[Spatial question data]

◆ ◆ ◆ ◆

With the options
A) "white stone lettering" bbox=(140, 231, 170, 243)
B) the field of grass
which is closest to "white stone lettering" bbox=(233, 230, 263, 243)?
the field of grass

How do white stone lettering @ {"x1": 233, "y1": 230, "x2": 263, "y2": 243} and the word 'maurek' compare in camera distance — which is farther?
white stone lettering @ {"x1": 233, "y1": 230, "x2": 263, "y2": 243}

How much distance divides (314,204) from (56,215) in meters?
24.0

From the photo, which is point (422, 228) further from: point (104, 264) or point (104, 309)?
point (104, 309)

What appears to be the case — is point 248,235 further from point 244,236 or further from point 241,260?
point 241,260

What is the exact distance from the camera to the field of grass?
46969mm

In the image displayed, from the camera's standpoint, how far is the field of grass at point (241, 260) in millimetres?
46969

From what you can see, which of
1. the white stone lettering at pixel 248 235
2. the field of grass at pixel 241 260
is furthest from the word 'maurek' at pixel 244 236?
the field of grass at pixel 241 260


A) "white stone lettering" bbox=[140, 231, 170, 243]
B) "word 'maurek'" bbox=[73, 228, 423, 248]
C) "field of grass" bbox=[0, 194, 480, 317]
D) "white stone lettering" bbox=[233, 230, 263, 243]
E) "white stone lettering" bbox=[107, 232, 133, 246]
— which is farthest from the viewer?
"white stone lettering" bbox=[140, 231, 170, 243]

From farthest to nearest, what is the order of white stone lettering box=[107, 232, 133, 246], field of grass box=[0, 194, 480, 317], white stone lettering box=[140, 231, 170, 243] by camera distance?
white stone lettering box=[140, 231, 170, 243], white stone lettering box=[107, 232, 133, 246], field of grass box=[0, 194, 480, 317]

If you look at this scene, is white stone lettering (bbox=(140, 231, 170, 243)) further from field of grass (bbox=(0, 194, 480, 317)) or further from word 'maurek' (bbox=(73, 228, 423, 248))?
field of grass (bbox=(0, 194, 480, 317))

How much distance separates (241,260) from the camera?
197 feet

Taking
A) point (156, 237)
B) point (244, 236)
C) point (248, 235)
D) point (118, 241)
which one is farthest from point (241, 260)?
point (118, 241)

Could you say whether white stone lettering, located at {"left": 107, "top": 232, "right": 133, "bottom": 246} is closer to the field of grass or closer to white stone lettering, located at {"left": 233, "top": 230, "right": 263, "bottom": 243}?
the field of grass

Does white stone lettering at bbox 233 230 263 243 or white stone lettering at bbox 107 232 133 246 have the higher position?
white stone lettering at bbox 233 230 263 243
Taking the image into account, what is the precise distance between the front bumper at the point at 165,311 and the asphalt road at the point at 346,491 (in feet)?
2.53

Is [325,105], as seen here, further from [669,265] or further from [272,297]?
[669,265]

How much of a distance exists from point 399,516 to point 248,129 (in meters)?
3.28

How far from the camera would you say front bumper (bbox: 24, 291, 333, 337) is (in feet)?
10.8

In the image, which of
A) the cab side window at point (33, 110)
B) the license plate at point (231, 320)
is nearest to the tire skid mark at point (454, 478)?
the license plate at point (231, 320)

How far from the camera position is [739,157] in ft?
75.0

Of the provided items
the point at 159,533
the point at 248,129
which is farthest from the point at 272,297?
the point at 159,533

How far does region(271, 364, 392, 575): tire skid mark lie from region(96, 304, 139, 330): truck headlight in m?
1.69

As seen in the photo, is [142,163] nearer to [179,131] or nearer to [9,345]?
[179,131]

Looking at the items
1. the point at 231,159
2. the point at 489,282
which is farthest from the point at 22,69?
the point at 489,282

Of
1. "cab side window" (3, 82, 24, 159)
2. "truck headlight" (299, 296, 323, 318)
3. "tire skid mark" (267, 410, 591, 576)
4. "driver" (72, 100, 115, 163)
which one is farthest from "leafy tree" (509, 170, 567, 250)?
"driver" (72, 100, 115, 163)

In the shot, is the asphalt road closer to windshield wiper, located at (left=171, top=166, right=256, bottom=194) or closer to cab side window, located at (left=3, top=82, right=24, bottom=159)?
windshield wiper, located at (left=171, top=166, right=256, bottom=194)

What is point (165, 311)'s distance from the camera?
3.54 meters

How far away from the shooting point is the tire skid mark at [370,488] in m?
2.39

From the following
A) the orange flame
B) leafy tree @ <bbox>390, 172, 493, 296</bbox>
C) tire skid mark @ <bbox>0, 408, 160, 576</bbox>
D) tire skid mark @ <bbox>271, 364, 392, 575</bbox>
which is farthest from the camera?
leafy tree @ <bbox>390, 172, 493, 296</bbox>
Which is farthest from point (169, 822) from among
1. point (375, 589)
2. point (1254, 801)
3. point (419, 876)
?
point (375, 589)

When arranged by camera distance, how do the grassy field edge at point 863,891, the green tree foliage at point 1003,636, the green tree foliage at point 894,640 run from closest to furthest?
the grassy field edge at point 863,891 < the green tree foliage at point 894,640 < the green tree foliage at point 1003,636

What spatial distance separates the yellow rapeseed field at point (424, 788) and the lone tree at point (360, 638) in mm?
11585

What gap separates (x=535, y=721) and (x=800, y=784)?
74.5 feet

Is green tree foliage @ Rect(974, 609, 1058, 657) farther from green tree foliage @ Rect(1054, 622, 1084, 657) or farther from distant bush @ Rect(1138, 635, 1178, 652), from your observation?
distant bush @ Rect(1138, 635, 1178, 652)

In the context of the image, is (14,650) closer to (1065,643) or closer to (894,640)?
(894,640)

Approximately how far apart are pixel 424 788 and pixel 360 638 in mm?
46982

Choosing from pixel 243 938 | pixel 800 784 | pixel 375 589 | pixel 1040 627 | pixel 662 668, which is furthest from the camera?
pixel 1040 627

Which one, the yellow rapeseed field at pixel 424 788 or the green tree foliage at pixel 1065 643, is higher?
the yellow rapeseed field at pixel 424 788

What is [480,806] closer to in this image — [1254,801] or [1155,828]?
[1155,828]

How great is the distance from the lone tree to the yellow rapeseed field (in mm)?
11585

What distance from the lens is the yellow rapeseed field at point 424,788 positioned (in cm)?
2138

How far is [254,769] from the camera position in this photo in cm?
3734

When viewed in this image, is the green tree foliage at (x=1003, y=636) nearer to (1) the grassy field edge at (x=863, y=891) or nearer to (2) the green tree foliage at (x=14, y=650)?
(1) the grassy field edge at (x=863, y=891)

◆ ◆ ◆ ◆

* **EXERCISE OBJECTIVE**: Revise the data above by replacing every instance of "camera" with "observer", leaving everything else unchanged.

* **COMPLETE ANSWER**:
With the options
A) "white stone lettering" bbox=(140, 231, 170, 243)
B) the field of grass
which is closest to "white stone lettering" bbox=(233, 230, 263, 243)?
the field of grass

How do white stone lettering @ {"x1": 233, "y1": 230, "x2": 263, "y2": 243} and the word 'maurek' compare in observer distance — which is farther?
white stone lettering @ {"x1": 233, "y1": 230, "x2": 263, "y2": 243}

How much distance divides (314,204) from (56,215) in meters?
24.0

From the photo, which is point (422, 228) further from: point (104, 264) or point (104, 309)?
point (104, 309)

What appears to be the case — is point 248,235 further from point 244,236 or further from point 241,260?
point 241,260

What is the exact distance from the observer to the field of grass?
46969mm

In the image displayed, from the observer's standpoint, how far is the field of grass at point (241, 260) in millimetres?
46969

From what you can see, which of
1. the white stone lettering at pixel 248 235
2. the field of grass at pixel 241 260
is furthest from the word 'maurek' at pixel 244 236?
the field of grass at pixel 241 260


A) "white stone lettering" bbox=[140, 231, 170, 243]
B) "word 'maurek'" bbox=[73, 228, 423, 248]
C) "field of grass" bbox=[0, 194, 480, 317]
D) "white stone lettering" bbox=[233, 230, 263, 243]
E) "white stone lettering" bbox=[107, 232, 133, 246]
— which is farthest from the viewer?
"white stone lettering" bbox=[140, 231, 170, 243]

From farthest to nearest, what is the order of white stone lettering box=[107, 232, 133, 246], field of grass box=[0, 194, 480, 317], white stone lettering box=[140, 231, 170, 243] by observer distance?
white stone lettering box=[140, 231, 170, 243], white stone lettering box=[107, 232, 133, 246], field of grass box=[0, 194, 480, 317]

If you look at this scene, is white stone lettering (bbox=(140, 231, 170, 243)) further from field of grass (bbox=(0, 194, 480, 317)) or further from word 'maurek' (bbox=(73, 228, 423, 248))?
field of grass (bbox=(0, 194, 480, 317))

How much distance separates (241,260) from the observer?
197 feet

Taking
A) point (156, 237)
B) point (244, 236)
C) point (248, 235)
D) point (118, 241)
which one is farthest from point (241, 260)?
point (118, 241)

Could you say whether white stone lettering, located at {"left": 107, "top": 232, "right": 133, "bottom": 246} is closer to the field of grass or closer to white stone lettering, located at {"left": 233, "top": 230, "right": 263, "bottom": 243}?
the field of grass

Does white stone lettering at bbox 233 230 263 243 or white stone lettering at bbox 107 232 133 246 have the higher position?
white stone lettering at bbox 233 230 263 243
Taking the image into account, what is the precise distance between the front bumper at the point at 165,311 and the asphalt road at the point at 346,491 (in feet)?
2.53

Is [325,105], as seen here, further from [669,265] or further from [272,297]?
[669,265]

How much of a distance exists from point 399,516 to point 248,129 (in meters)?
3.28

How far from the observer would you say front bumper (bbox: 24, 291, 333, 337) is (in feet)?
10.8

In the image, which of
A) the cab side window at point (33, 110)
B) the license plate at point (231, 320)
is nearest to the tire skid mark at point (454, 478)?
the license plate at point (231, 320)

How far from the observer position is [739,157] in ft?
75.0

Of the provided items
the point at 159,533
the point at 248,129
which is farthest from the point at 272,297?
the point at 159,533

How far does region(271, 364, 392, 575): tire skid mark lie from region(96, 304, 139, 330): truck headlight in m?
1.69

As seen in the photo, is [142,163] nearer to [179,131] or nearer to [9,345]?
[179,131]

Looking at the items
1. the point at 231,159
2. the point at 489,282
which is farthest from the point at 22,69?
the point at 489,282

Of
1. "cab side window" (3, 82, 24, 159)
2. "truck headlight" (299, 296, 323, 318)
3. "tire skid mark" (267, 410, 591, 576)
4. "driver" (72, 100, 115, 163)
which one is farthest from "leafy tree" (509, 170, 567, 250)?
"driver" (72, 100, 115, 163)

In the shot, is the asphalt road closer to windshield wiper, located at (left=171, top=166, right=256, bottom=194) or closer to cab side window, located at (left=3, top=82, right=24, bottom=159)?
windshield wiper, located at (left=171, top=166, right=256, bottom=194)

What is point (165, 311)'s distance from the observer?
3.54 meters

How far away from the shooting point is the tire skid mark at [370,488] in m?
2.39

From the following
A) the orange flame
B) leafy tree @ <bbox>390, 172, 493, 296</bbox>
C) tire skid mark @ <bbox>0, 408, 160, 576</bbox>
D) tire skid mark @ <bbox>271, 364, 392, 575</bbox>
which is farthest from the observer?
leafy tree @ <bbox>390, 172, 493, 296</bbox>
Which is farthest from point (169, 822) from among
1. point (375, 589)
2. point (1254, 801)
3. point (419, 876)
?
point (375, 589)

When arranged by observer distance, how do the grassy field edge at point 863,891, the green tree foliage at point 1003,636, the green tree foliage at point 894,640 run from closest to furthest?
the grassy field edge at point 863,891 < the green tree foliage at point 894,640 < the green tree foliage at point 1003,636

What spatial distance separates the yellow rapeseed field at point (424, 788) and the lone tree at point (360, 638) in mm?
11585

What gap separates (x=535, y=721) and (x=800, y=784)?
74.5 feet

Is green tree foliage @ Rect(974, 609, 1058, 657) farther from green tree foliage @ Rect(1054, 622, 1084, 657) or farther from distant bush @ Rect(1138, 635, 1178, 652), from your observation?
distant bush @ Rect(1138, 635, 1178, 652)

In the context of the image, is (14,650) closer to (1065,643) or closer to (894,640)?
(894,640)

Approximately how far apart are pixel 424 788 and pixel 360 638 in mm?
46982

Choosing from pixel 243 938 | pixel 800 784 | pixel 375 589 | pixel 1040 627 | pixel 662 668, which is furthest from the observer?
pixel 1040 627

Which one, the yellow rapeseed field at pixel 424 788 or the green tree foliage at pixel 1065 643, is higher?
the yellow rapeseed field at pixel 424 788

What is [480,806] closer to in this image — [1254,801] or [1155,828]?
[1155,828]

How great is the distance from the lone tree to the yellow rapeseed field (in mm)?
11585

What distance from the lens is the yellow rapeseed field at point 424,788 positioned (in cm)?
2138

How far is [254,769] from the observer position in this photo in cm?
3734

When viewed in this image, is the green tree foliage at (x=1003, y=636) nearer to (1) the grassy field edge at (x=863, y=891) or nearer to (2) the green tree foliage at (x=14, y=650)?
(1) the grassy field edge at (x=863, y=891)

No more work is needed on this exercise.